**Passage shown**
☆ ☆ ☆

You gotta unplug from the internet discourse bro. We actually have too many bangers to play and too little time to waste arguing over the internet. Like this year alone we got Final Fantasy 7 Rebirth, Astro Bot, Metaphor ReFantazio, Elden Ring SoTE, the long awaited Dragon's Dogma 2, the best new installment in Tekken series since forever, Helldivers II, Black Myth Wukong and Stellar Blade from the newly emerging impressive East Asian AAA scene, Senua's Saga which was a true next-gen graphics showcase, even Silent Hill 2 Remake seems to have turned out unexpectedly good and the upcoming Monster Hunter looks phenomenonal too. All perfectly playable & look great with a standard PS5 or even a much cheaper Series S for most of them. Not to mention an insane backlog that most gamers probably have... I can't even find the free time to play every game I want let alone be dissapointed in lack of good games lol.
AMD, I know you're not a charity company, but damn thank you for the AM4 platform and my current 5800X3D, I'm still happy and am completely satisfied with this processor ; )
Are you testing with 24H2 Rich? As if not it would be interesting to see if AMD eeks ahead a smidge more in some of the tested games. Though from what I've seen from other outlets they are reporting the Intel Ultra CPU's are slower with 24H2 vs 23H2 and below apparently
I think Intel should have released Arrow Lake as a XEON to not waste the RND but it is not a consumer focused CPU where gaming is a big part of buying.

☆ ☆ ☆

**Data rows**

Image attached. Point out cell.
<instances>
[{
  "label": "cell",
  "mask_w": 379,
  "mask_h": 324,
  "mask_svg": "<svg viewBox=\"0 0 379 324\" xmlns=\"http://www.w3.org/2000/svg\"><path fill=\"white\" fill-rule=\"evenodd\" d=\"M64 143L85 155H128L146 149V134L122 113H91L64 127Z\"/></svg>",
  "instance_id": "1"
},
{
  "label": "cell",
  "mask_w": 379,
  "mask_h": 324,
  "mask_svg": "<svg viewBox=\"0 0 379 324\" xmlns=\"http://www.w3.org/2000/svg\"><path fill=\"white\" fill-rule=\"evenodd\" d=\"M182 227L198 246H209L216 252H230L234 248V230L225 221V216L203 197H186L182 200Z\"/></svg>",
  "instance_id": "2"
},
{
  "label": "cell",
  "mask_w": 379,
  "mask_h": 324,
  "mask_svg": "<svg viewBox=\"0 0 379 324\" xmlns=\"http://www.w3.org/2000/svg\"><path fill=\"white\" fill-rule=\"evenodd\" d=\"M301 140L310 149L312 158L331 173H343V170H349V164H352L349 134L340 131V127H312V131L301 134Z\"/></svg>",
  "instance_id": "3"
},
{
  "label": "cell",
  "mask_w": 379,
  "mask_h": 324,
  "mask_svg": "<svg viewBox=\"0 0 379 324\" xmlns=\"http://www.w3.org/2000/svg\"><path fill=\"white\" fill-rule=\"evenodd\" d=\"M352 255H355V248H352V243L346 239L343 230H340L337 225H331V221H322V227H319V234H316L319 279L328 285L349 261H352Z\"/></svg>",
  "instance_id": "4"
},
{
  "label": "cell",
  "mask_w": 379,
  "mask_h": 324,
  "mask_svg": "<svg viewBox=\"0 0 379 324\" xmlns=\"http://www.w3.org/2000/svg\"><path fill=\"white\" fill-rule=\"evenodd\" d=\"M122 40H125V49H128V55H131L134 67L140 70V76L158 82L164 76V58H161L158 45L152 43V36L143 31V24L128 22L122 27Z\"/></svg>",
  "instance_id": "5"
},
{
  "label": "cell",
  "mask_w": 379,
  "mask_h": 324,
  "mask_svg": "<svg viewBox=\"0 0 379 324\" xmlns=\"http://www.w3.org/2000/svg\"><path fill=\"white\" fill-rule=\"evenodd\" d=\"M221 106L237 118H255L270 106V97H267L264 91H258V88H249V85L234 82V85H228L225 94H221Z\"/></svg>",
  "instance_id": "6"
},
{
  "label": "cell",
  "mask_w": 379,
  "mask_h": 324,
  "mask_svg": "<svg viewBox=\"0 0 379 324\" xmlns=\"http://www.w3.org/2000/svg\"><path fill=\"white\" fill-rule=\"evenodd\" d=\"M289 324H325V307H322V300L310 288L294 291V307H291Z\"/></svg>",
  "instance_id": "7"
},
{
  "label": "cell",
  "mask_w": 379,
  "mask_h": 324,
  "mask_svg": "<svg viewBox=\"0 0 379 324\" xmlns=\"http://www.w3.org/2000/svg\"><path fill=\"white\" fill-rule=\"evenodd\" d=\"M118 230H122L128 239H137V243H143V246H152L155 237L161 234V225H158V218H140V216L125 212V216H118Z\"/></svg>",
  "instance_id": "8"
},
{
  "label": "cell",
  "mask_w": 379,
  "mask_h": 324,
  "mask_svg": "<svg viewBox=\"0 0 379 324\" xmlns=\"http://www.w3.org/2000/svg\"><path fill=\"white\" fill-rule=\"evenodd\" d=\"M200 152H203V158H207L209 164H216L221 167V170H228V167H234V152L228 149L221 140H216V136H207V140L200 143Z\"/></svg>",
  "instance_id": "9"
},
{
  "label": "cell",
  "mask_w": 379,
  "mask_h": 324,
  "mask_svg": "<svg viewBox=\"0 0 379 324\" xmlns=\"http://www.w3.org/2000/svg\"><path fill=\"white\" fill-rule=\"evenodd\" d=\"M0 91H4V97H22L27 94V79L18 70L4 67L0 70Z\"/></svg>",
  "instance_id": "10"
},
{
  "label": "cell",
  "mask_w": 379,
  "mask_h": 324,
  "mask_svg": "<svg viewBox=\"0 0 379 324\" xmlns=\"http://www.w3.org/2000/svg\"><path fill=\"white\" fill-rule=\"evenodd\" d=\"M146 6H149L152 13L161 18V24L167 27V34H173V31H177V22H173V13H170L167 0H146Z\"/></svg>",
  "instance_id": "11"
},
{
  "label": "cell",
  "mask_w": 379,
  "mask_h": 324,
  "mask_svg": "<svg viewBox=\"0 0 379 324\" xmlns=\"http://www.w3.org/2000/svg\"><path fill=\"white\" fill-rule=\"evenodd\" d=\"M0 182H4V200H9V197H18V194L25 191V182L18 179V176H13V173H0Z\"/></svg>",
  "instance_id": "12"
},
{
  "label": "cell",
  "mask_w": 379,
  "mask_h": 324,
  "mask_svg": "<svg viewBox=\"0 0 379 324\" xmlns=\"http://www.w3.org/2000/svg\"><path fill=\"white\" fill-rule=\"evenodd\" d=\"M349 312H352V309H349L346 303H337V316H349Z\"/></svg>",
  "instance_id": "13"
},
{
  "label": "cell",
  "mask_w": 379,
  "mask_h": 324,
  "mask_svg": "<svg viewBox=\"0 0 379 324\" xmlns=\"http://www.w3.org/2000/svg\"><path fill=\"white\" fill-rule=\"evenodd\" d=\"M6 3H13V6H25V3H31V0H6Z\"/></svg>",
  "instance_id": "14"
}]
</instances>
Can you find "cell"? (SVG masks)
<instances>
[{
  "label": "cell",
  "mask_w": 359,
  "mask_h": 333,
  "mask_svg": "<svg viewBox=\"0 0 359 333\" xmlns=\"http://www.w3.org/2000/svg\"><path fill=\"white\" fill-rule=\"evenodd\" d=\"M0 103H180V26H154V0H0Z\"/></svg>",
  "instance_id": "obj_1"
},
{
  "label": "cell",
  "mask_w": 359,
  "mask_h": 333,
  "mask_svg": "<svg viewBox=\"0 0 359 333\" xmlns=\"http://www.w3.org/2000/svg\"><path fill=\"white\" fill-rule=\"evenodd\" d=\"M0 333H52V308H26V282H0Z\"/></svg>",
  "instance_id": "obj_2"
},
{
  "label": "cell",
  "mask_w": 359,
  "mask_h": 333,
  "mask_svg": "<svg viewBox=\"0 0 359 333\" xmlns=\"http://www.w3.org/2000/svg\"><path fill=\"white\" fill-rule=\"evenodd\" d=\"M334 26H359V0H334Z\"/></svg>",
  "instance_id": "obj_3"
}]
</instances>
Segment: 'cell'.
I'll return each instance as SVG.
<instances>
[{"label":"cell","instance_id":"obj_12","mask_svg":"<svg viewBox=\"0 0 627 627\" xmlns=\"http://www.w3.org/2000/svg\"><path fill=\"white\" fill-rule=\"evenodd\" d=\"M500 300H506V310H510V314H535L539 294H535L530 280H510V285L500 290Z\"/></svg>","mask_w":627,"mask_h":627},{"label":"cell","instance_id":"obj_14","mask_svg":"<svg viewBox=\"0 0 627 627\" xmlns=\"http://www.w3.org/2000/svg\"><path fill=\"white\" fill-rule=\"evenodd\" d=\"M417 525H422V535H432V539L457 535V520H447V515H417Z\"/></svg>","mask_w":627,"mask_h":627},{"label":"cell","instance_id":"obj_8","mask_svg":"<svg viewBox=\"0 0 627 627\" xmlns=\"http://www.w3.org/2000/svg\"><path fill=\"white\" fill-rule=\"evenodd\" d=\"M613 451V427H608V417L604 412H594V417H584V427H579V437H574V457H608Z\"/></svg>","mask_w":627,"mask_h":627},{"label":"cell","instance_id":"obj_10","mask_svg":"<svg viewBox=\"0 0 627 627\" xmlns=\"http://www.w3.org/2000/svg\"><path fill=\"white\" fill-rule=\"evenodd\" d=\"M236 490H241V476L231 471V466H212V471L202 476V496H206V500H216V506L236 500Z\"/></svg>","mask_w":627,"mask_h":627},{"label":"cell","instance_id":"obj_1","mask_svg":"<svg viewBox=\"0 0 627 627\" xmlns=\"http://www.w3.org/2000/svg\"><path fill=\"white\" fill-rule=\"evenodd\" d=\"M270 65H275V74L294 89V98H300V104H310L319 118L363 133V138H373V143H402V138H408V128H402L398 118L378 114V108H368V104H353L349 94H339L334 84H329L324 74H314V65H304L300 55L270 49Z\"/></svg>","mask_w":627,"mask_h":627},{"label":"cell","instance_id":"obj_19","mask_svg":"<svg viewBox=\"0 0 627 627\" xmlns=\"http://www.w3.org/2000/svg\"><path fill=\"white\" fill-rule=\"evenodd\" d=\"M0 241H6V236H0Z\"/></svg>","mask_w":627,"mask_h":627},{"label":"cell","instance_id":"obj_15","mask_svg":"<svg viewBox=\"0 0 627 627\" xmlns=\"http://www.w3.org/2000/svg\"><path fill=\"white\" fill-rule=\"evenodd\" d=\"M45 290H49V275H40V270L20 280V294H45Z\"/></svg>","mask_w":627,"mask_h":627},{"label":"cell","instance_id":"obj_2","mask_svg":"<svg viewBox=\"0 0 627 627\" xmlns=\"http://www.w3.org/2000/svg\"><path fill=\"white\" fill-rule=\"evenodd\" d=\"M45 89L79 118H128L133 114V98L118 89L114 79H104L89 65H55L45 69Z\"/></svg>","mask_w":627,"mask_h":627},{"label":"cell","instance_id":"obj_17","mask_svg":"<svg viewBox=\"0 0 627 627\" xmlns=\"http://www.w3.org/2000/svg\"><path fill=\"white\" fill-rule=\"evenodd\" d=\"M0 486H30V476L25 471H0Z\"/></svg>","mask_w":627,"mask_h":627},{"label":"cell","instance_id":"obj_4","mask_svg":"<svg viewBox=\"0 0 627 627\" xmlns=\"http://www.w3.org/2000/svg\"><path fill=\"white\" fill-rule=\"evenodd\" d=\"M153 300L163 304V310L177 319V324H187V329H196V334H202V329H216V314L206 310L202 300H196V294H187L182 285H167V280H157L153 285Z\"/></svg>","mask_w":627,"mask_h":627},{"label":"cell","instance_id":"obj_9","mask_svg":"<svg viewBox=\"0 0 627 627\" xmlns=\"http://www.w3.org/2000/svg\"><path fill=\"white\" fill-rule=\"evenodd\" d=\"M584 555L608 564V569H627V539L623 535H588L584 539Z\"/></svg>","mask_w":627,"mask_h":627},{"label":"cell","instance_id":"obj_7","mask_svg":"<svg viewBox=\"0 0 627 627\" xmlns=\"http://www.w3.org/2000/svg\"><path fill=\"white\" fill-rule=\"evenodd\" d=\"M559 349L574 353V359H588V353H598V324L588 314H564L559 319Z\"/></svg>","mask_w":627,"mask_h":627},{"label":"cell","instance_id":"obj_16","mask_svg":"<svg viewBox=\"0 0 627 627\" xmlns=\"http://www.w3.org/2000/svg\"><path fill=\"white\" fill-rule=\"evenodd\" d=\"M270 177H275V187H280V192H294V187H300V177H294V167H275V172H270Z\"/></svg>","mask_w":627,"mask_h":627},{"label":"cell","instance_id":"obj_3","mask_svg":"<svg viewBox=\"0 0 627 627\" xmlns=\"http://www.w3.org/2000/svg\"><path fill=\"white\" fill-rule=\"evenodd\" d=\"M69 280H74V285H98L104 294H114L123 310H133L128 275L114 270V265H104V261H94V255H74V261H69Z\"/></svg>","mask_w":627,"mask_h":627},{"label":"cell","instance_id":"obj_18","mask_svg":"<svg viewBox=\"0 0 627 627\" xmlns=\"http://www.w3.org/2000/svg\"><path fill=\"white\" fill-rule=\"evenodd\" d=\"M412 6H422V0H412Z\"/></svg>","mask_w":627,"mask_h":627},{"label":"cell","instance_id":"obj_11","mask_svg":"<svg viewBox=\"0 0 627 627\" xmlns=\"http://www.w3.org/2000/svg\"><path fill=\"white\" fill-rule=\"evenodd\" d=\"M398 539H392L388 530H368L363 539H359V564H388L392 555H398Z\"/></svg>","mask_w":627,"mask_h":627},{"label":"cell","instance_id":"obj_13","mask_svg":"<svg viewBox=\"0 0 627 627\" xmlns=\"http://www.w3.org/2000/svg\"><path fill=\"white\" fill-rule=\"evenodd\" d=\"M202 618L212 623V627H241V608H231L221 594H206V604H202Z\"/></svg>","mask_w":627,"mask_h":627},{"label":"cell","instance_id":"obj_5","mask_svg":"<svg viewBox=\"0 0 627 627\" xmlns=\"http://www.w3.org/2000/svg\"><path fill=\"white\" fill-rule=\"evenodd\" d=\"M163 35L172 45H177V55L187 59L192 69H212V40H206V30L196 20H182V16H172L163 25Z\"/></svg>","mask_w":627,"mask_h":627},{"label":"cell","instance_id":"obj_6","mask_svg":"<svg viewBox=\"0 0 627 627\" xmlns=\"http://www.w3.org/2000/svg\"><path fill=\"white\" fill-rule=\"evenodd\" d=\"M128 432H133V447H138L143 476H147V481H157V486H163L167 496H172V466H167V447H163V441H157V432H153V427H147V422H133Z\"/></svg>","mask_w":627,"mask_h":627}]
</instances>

☆ ☆ ☆

**Set task 1**
From the comments, quote everything from "AMD, I know" down to "processor ; )".
**Set task 2**
In the comments, which processor does the person thanking AMD say they currently use?

**Expected output 1**
AMD, I know you're not a charity company, but damn thank you for the AM4 platform and my current 5800X3D, I'm still happy and am completely satisfied with this processor ; )

**Expected output 2**
The 5800X3D.